Instructions for the task
Output the lines of the items that begin with the line containing "Starting from farthest" and end with the line containing "2. round rice", copying them exactly with both of those lines included.

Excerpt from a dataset
------------------------------------------------

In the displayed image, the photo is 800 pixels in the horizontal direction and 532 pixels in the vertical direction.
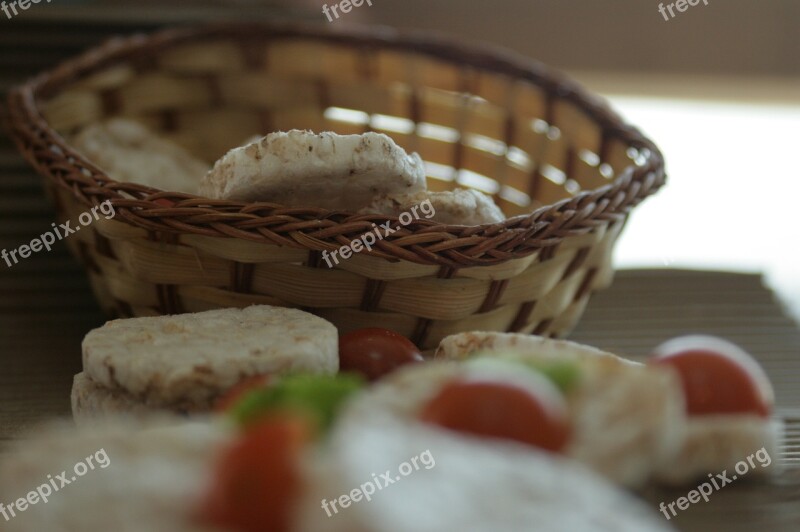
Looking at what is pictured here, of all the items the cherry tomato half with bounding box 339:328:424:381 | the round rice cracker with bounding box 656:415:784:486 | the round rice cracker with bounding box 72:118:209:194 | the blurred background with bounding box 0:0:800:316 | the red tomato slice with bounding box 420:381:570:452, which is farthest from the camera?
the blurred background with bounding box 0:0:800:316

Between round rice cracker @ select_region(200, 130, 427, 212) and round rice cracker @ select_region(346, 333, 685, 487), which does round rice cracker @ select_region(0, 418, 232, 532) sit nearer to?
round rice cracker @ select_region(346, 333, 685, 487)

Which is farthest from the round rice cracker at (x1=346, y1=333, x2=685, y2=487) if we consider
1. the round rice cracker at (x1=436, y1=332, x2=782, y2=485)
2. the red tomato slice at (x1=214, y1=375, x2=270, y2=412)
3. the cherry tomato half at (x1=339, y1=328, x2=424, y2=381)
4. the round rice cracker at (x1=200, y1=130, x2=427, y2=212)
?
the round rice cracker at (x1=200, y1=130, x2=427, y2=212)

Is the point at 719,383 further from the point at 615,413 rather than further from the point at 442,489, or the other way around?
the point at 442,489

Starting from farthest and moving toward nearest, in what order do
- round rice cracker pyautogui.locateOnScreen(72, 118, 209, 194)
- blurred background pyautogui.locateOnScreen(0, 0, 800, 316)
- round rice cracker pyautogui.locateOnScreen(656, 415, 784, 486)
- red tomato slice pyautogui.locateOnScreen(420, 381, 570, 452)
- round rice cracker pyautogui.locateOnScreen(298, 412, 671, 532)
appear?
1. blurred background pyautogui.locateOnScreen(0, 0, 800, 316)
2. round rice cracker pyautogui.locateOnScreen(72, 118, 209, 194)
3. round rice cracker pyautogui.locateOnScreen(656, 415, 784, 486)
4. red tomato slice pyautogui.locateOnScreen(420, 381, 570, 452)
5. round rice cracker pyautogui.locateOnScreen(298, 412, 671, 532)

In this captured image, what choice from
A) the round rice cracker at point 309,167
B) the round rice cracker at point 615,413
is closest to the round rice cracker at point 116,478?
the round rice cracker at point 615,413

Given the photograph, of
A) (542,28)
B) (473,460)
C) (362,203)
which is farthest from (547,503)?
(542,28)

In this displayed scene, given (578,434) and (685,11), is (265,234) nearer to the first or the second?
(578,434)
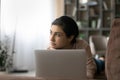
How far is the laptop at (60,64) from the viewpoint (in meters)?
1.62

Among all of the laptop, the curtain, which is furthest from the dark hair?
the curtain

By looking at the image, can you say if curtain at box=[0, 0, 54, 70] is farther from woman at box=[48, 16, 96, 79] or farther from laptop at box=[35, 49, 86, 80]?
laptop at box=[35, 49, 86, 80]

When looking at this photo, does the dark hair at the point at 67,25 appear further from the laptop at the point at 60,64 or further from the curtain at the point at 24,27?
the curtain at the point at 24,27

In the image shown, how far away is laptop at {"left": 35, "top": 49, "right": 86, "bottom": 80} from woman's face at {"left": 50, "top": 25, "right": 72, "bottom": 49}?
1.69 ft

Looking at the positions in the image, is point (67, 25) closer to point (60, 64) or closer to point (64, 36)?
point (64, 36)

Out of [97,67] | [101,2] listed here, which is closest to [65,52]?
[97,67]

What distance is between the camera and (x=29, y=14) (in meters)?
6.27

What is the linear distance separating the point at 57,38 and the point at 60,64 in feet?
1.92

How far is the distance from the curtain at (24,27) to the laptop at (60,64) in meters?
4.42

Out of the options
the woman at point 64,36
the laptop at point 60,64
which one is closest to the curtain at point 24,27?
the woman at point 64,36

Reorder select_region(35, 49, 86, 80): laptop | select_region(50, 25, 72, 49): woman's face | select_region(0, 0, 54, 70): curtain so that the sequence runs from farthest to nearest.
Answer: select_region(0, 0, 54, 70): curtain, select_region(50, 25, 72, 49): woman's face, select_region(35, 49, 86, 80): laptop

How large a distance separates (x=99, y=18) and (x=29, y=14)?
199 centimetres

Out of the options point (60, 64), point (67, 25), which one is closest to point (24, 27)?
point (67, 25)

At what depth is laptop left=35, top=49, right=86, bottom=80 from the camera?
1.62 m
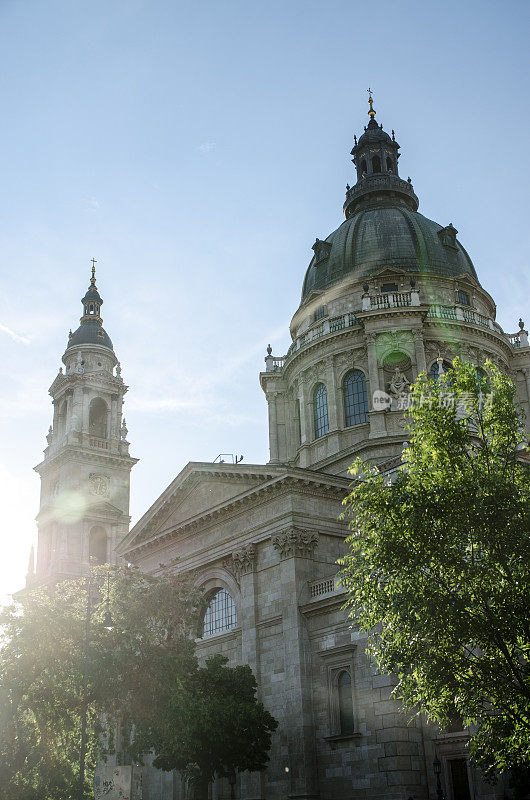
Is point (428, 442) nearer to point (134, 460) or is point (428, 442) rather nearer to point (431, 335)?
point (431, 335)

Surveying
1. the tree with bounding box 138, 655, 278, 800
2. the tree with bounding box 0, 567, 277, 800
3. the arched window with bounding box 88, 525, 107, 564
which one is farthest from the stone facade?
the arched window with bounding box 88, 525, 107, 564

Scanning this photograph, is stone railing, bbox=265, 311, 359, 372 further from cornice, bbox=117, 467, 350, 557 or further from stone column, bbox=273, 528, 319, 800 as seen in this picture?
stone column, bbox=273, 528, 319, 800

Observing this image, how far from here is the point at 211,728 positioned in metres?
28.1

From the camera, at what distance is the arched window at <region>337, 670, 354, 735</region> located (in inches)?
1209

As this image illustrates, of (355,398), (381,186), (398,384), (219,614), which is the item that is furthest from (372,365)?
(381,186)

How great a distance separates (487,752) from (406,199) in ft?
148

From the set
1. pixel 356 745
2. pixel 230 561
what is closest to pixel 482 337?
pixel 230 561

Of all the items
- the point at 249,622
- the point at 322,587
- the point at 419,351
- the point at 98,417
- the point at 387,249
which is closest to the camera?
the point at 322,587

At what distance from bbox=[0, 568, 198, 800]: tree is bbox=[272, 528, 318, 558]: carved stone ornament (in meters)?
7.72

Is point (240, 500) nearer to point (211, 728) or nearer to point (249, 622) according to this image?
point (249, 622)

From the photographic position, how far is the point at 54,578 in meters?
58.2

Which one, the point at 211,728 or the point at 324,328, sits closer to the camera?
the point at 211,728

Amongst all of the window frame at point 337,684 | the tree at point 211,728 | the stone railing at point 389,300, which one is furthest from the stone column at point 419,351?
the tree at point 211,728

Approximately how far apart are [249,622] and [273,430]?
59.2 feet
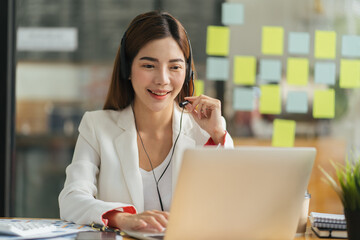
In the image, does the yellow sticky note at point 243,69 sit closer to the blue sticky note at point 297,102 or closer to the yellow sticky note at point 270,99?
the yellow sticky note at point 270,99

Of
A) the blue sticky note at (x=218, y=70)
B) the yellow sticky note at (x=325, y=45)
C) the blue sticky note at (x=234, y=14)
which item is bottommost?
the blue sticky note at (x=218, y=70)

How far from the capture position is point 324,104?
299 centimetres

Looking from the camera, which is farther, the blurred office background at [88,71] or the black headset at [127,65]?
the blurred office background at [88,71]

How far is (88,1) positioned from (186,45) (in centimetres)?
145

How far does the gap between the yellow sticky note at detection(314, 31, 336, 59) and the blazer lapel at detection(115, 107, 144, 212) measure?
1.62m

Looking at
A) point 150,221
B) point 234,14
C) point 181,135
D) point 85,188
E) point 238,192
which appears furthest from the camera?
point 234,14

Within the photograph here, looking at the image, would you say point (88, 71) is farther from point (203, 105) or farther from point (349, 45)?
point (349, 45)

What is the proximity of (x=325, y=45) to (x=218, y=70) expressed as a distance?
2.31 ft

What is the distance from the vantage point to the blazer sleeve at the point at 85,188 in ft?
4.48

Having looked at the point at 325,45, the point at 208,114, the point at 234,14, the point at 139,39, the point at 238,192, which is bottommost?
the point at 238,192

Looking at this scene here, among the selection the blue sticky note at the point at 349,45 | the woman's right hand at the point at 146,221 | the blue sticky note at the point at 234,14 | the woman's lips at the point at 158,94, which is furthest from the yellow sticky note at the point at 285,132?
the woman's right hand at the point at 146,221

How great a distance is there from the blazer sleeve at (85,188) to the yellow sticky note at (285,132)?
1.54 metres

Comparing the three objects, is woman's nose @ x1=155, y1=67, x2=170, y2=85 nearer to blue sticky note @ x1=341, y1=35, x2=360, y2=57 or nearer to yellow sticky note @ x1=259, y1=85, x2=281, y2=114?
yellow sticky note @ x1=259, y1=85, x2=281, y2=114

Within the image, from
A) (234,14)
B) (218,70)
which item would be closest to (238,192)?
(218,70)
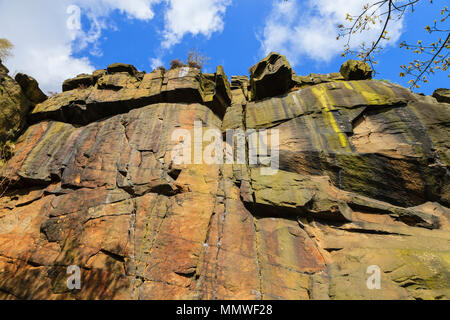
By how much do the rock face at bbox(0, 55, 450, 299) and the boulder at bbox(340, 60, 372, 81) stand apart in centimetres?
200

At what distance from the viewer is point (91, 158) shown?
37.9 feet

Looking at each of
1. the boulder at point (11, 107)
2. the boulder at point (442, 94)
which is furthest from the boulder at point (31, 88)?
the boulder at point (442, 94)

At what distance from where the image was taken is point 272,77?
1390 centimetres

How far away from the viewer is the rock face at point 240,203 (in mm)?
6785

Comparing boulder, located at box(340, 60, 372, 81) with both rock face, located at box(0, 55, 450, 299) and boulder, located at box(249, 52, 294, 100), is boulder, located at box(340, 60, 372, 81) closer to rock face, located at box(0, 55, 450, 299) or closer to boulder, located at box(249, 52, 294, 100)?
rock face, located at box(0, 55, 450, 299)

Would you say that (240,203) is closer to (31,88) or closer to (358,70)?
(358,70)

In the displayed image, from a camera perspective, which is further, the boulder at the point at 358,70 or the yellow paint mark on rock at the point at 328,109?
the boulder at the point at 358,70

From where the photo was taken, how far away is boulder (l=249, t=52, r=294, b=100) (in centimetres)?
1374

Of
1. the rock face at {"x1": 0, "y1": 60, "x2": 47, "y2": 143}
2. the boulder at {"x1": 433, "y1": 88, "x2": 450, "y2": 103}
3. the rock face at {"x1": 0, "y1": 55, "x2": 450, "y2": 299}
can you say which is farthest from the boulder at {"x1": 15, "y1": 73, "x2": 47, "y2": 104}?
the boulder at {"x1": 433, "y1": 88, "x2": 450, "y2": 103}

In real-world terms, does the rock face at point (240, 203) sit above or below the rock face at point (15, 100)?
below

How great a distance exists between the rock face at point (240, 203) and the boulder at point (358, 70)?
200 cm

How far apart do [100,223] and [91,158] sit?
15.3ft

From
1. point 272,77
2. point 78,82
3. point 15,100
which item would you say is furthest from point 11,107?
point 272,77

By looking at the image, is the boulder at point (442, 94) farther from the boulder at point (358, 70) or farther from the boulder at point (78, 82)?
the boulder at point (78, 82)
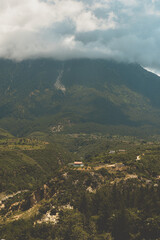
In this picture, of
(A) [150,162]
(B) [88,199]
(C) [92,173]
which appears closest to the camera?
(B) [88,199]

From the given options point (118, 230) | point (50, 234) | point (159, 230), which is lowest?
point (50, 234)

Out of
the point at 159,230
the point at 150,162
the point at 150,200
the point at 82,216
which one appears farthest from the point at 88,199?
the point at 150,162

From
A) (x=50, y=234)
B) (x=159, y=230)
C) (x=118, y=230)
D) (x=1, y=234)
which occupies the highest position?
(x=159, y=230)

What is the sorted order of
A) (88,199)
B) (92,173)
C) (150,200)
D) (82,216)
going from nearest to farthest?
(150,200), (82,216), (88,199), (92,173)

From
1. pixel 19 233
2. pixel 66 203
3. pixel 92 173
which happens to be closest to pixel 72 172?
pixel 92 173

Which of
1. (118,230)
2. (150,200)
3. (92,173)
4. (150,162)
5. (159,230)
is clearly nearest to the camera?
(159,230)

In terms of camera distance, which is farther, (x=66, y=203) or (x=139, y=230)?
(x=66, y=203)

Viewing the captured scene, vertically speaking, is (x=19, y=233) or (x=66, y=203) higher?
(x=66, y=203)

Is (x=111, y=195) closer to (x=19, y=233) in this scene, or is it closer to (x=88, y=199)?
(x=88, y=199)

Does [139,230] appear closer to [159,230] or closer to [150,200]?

------------------------------------------------

Response to this task
Starting from farthest and moving toward nearest, in what order do
- round rice cracker pyautogui.locateOnScreen(72, 118, 209, 194)
- blurred background pyautogui.locateOnScreen(0, 0, 800, 316)
- round rice cracker pyautogui.locateOnScreen(656, 415, 784, 486)
- red tomato slice pyautogui.locateOnScreen(420, 381, 570, 452)
- round rice cracker pyautogui.locateOnScreen(298, 412, 671, 532)
appear?
1. blurred background pyautogui.locateOnScreen(0, 0, 800, 316)
2. round rice cracker pyautogui.locateOnScreen(72, 118, 209, 194)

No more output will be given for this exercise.